ChapterTool KitChapter 1212912Corporate Valuation and Financial .docxChapterTool KitChapter 1212912Corporate Valuation and Financial .docx
ChapterTool KitChapter 1212912Corporate Valuation and Financial .docx
 
Walmart SWOT analysis 2017
Walmart SWOT analysis 2017Walmart SWOT analysis 2017
Walmart SWOT analysis 2017
 
Examples of Key Sales Metrics: Examples of Sales Metrics, List of Sales Effec...
Examples of Key Sales Metrics: Examples of Sales Metrics, List of Sales Effec...Examples of Key Sales Metrics: Examples of Sales Metrics, List of Sales Effec...
Examples of Key Sales Metrics: Examples of Sales Metrics, List of Sales Effec...
 
U.S. Saw Market. Analysis And Forecast to 2020
U.S. Saw Market. Analysis And Forecast to 2020U.S. Saw Market.
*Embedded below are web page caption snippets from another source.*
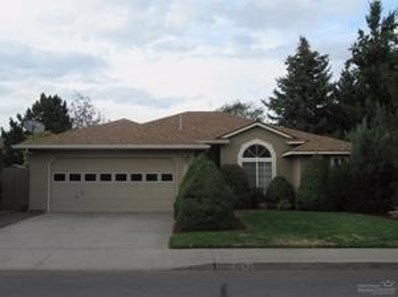 3048 NE Raleigh Court, Bend, OR 97701 - #: 201809320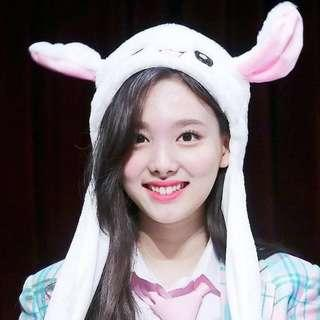TWICE Nayeon Cute Ear Flip Bunny Hat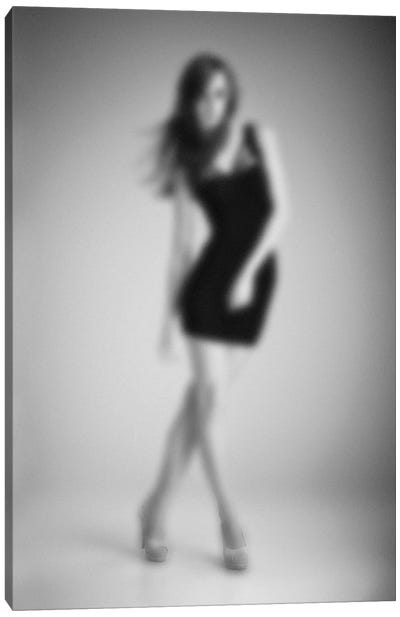 Blurred Grace Canvas Art Print
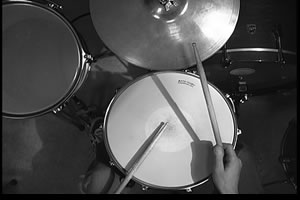 12 O'clock Hi-Hat Position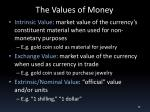 the values of money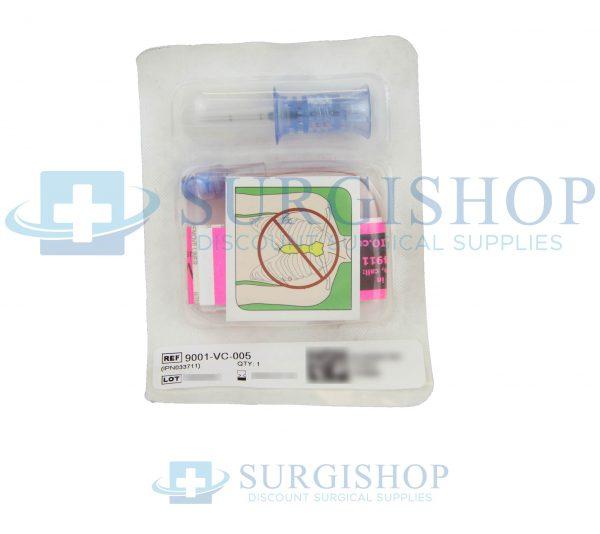 9001-VC-005 – Arrow EZ-IO Needle Set 25mm x 15G Each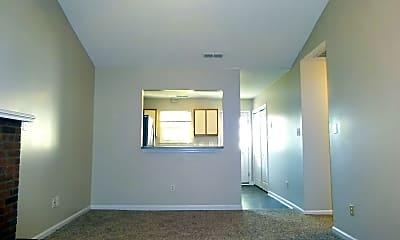 Bedroom, 125 Live Oak Ct, 1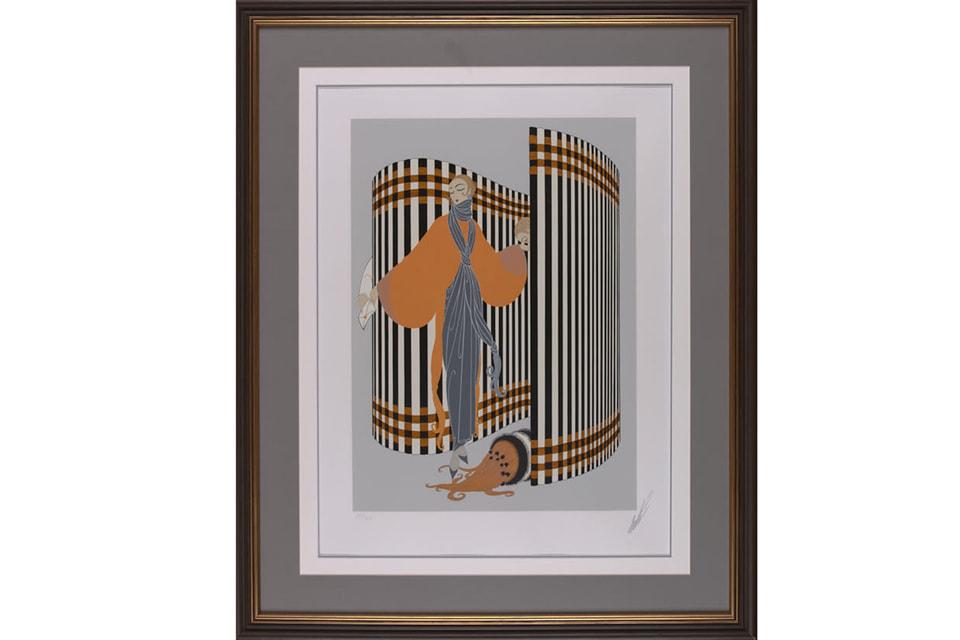 Работа Эрте, «Кокетка», 1981 год. Шелкография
Analysis And Forecast to 2020
U.S. Saw Market. Analysis And Forecast to 2020
 
Make-Up in Germany
Make-Up in GermanyMake-Up in Germany
Make-Up in Germany
 
U23000754 data mining final project
U23000754 data mining final projectU23000754 data mining final project
U23000754 data mining final project
 
Microsoft display team 09
Microsoft display team 09Microsoft display team 09
Microsoft display team 09
 
Supply Chain - Automation - Solutions
Supply Chain - Automation - SolutionsSupply Chain - Automation - Solutions
Supply Chain - Automation - Solutions
 

Recently uploaded

Junnasandra Call Girls: 🍓 7737669865 🍓 High Profile Model Escorts | Bangalore...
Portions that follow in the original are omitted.